How to do this with groupby (or otherwise)? (Was: iterblocks cookbook example)

Gerard Flanagan grflanagan at yahoo.co.uk
Mon Jun 4 16:42:11 CEST 2007


On Jun 4, 1:52 pm, Gerard Flanagan <grflana... at yahoo.co.uk> wrote:
> On Jun 2, 10:47 pm, Raymond Hettinger <pyt... at rcn.com> wrote:
>
>
>
> > On Jun 2, 10:19 am, Steve Howell <showel... at yahoo.com> wrote:
>
> > > George Sakkis produced the following cookbook recipe,
> > > which addresses a common problem that comes up on this
> > > mailing list:
>
> > ISTM, this is a common mailing list problem because it is fun
> > to solve, not because people actually need it on a day-to-day basis.
>
> > In that spirit, it would be fun to compare several different
> > approaches to the same problem using re.finditer, itertools.groupby,
> > or the tokenize module.  To get the ball rolling, here is one variant:
>
> > from itertools import groupby
>
> > def blocks(s, start, end):
> >     def classify(c, ingroup=[0], delim={start:2, end:3}):
> >         result = delim.get(c, ingroup[0])

### GOALS
(a) In the mailing list thread:
(i) Who produced the cookbook recipe that Steve Howell mentions?
(ii) According to Raymond Hettinger, why is this a common mailing list problem?
(iii) Which module is groupby imported from in Hettinger's variant?
(b) Can you reproduce the mailing list thread word for word, starting at the words "On Jun 4, 1:52" and stopping after "a day-to-day basis."?
The records have nothing to do with this.

### GIVEN ENTRIES
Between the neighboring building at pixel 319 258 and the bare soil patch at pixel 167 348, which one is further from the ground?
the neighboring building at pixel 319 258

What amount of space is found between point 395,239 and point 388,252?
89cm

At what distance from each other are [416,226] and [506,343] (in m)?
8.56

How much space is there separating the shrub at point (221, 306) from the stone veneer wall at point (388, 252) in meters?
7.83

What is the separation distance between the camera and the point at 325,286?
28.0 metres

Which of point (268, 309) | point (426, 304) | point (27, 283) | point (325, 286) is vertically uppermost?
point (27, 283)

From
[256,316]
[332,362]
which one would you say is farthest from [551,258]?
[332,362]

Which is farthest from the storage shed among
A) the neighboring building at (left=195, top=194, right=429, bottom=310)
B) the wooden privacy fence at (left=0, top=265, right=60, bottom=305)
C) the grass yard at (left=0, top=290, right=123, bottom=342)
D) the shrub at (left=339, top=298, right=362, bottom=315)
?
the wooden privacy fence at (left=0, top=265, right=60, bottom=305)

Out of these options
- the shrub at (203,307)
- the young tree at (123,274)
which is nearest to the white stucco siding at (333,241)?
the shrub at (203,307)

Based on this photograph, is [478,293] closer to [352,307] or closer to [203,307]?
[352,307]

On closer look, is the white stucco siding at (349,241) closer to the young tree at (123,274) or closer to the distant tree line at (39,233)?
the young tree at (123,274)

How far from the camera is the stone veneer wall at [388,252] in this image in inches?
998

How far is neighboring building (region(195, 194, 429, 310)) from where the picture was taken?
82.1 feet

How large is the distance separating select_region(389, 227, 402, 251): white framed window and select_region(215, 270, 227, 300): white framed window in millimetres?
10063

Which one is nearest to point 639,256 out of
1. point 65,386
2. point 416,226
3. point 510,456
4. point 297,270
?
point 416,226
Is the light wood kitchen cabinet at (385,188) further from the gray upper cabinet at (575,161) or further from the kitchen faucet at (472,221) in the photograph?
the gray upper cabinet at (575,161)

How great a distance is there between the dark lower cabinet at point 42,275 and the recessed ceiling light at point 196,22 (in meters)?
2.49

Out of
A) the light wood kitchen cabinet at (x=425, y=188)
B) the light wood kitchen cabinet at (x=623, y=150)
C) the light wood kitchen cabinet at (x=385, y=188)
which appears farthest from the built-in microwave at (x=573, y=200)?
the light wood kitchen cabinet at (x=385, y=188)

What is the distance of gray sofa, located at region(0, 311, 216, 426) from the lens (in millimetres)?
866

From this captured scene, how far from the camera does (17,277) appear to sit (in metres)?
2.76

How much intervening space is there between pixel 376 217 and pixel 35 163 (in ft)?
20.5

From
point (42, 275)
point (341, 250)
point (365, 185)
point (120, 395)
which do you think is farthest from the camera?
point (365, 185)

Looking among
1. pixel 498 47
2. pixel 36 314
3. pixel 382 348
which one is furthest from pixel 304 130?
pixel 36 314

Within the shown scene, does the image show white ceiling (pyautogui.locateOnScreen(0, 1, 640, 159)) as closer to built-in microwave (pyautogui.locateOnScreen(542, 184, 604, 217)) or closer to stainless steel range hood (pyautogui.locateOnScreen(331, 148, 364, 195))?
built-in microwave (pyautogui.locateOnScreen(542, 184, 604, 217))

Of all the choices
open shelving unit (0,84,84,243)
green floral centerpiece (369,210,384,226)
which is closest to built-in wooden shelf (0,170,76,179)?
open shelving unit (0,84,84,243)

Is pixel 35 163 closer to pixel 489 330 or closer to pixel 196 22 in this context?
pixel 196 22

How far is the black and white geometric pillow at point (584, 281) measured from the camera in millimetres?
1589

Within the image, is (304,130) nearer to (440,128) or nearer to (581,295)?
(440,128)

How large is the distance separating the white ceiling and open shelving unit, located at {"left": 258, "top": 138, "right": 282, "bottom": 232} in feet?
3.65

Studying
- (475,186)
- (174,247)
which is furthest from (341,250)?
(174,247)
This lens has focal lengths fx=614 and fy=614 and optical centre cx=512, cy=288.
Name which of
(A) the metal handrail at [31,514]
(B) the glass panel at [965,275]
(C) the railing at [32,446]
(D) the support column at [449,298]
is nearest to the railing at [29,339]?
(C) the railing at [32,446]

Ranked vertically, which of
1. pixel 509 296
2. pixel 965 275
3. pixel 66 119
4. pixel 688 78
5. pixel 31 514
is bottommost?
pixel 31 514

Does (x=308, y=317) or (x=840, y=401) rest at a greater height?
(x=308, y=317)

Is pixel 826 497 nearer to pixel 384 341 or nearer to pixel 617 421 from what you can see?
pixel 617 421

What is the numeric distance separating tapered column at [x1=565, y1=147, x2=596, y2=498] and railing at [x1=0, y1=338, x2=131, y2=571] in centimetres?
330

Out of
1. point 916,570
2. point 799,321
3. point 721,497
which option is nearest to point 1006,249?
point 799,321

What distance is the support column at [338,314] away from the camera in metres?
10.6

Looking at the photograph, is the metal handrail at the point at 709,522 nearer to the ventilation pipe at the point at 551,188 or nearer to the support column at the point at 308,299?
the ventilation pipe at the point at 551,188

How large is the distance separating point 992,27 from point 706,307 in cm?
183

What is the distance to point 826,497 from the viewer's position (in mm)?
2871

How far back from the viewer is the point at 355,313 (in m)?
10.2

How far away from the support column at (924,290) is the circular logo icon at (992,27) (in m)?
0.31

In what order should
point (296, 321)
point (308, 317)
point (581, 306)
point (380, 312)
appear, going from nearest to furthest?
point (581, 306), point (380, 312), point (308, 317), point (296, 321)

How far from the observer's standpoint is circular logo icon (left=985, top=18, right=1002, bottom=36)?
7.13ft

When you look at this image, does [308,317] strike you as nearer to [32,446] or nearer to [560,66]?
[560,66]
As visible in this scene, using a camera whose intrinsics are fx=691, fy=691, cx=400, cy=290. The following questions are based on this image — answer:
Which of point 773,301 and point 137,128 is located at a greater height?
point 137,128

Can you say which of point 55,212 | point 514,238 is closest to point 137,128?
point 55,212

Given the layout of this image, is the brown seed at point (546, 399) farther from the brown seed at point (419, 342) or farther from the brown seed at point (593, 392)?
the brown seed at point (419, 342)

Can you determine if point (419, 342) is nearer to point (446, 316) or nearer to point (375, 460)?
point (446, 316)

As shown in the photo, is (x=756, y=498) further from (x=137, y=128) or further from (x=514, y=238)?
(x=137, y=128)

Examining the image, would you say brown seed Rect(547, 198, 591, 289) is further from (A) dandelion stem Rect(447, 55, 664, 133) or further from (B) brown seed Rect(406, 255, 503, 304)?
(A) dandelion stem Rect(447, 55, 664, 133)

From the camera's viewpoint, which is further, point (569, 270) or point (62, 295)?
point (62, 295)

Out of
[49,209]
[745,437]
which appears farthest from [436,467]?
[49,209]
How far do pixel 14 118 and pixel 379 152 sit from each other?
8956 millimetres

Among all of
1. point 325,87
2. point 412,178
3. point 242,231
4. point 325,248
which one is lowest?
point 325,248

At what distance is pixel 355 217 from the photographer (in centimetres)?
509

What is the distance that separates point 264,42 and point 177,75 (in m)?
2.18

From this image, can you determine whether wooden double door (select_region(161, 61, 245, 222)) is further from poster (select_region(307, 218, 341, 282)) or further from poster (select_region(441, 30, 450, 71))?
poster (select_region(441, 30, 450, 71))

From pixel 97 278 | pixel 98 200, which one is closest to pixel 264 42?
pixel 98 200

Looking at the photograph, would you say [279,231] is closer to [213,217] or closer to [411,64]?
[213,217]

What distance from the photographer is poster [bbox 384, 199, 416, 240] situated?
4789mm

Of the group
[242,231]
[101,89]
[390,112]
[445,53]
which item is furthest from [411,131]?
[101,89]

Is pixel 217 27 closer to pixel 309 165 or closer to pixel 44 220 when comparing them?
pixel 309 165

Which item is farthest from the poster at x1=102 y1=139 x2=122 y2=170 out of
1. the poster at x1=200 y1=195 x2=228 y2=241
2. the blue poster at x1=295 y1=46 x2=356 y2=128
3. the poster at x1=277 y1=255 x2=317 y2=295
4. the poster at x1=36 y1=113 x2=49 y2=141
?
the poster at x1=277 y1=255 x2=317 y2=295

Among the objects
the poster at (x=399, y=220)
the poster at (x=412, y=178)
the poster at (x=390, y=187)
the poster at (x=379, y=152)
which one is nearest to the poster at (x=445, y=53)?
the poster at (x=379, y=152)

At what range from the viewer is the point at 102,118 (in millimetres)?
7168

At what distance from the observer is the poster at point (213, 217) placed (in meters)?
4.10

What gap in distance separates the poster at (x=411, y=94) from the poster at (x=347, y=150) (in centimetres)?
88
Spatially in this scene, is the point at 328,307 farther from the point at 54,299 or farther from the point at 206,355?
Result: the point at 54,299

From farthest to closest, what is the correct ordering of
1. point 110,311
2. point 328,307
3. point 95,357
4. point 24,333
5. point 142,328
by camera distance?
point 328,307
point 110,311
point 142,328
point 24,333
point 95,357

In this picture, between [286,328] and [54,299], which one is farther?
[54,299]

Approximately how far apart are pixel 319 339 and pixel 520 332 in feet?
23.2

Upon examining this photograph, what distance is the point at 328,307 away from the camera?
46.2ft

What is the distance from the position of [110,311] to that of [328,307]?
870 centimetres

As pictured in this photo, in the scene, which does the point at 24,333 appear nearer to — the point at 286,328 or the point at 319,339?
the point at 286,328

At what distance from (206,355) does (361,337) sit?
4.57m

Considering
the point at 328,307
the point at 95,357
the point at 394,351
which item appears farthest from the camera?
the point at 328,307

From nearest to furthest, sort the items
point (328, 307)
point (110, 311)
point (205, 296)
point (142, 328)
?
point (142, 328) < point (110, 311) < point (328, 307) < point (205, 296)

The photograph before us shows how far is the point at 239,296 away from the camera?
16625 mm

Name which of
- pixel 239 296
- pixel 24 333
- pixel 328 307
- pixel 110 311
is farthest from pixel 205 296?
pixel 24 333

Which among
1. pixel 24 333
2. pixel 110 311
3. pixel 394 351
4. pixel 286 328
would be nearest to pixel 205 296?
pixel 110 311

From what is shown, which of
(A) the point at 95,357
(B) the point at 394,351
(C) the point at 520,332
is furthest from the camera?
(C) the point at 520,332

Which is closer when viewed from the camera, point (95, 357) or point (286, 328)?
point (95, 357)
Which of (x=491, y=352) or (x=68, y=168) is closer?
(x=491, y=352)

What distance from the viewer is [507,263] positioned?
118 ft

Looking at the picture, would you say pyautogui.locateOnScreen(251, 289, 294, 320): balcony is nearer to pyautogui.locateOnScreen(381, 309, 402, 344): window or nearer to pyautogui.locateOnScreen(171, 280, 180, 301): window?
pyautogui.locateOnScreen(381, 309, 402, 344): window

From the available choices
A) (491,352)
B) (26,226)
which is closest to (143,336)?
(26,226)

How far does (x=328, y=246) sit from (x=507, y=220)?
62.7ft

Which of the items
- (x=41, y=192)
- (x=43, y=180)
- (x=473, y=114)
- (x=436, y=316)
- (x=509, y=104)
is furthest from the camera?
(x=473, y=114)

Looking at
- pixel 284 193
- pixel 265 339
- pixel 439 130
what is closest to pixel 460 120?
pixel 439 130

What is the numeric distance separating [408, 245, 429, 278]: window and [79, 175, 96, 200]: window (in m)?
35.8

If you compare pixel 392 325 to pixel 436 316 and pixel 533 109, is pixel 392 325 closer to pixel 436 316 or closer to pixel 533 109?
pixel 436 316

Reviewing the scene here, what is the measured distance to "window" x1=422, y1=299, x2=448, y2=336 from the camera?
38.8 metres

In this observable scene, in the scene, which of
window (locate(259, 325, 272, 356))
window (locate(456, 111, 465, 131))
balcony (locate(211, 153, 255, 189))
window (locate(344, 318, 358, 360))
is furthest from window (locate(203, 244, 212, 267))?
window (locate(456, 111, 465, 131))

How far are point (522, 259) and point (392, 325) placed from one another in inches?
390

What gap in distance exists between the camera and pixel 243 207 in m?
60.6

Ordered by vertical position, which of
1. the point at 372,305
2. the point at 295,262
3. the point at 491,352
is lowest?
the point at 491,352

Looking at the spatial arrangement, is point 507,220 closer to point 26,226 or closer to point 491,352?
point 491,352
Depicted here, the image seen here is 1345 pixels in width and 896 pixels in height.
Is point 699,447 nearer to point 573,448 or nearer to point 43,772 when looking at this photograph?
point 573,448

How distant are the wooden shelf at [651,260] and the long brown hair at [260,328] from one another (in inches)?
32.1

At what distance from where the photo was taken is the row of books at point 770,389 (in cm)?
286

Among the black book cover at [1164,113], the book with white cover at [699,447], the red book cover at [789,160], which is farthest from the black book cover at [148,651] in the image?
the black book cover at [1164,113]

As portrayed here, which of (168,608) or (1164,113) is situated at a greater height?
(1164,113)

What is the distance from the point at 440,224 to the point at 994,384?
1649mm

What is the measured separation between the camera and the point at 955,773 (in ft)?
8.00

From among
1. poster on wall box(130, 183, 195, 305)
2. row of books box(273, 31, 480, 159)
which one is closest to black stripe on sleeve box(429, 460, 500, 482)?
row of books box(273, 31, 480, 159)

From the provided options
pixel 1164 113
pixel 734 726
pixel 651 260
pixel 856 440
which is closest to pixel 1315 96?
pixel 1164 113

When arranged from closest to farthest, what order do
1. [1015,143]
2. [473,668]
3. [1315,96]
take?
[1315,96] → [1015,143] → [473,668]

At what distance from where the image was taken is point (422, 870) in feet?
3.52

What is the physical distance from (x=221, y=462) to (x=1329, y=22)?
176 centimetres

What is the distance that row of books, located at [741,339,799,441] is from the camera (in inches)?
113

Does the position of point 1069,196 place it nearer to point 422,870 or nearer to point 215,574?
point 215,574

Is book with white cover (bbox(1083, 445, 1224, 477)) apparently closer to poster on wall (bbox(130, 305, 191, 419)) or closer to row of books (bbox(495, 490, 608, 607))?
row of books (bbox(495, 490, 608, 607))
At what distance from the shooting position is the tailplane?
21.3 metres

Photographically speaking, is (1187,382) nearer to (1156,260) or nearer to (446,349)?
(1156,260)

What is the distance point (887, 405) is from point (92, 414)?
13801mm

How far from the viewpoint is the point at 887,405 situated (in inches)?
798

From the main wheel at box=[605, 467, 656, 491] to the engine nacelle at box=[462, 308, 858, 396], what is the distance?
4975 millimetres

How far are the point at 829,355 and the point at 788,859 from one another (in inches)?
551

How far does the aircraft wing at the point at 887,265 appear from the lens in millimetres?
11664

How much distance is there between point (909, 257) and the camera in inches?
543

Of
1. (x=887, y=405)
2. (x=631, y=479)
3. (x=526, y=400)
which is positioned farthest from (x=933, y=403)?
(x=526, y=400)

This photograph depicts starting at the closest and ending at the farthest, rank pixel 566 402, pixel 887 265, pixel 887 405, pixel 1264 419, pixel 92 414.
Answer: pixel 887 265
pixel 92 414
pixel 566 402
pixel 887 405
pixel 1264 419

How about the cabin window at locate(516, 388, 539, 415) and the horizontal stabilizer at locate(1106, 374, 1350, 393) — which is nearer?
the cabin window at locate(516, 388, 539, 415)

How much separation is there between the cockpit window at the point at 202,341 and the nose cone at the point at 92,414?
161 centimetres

### RESPONSES
(a)
(i) George Sakkis
(ii) Because it is fun to solve, not because people actually need it on a day-to-day basis.
(iii) itertools

(b)
On Jun 4, 1:52 pm, Gerard Flanagan <grflana... at yahoo.co.uk> wrote:
> On Jun 2, 10:47 pm, Raymond Hettinger <pyt... at rcn.com> wrote:
>
>
>
> > On Jun 2, 10:19 am, Steve Howell <showel... at yahoo.com> wrote:
>
> > > George Sakkis produced the following cookbook recipe,
> > > which addresses a common problem that comes up on this
> > > mailing list:
>
> > ISTM, this is a common mailing list problem because it is fun
> > to solve, not because people actually need it on a day-to-day basis.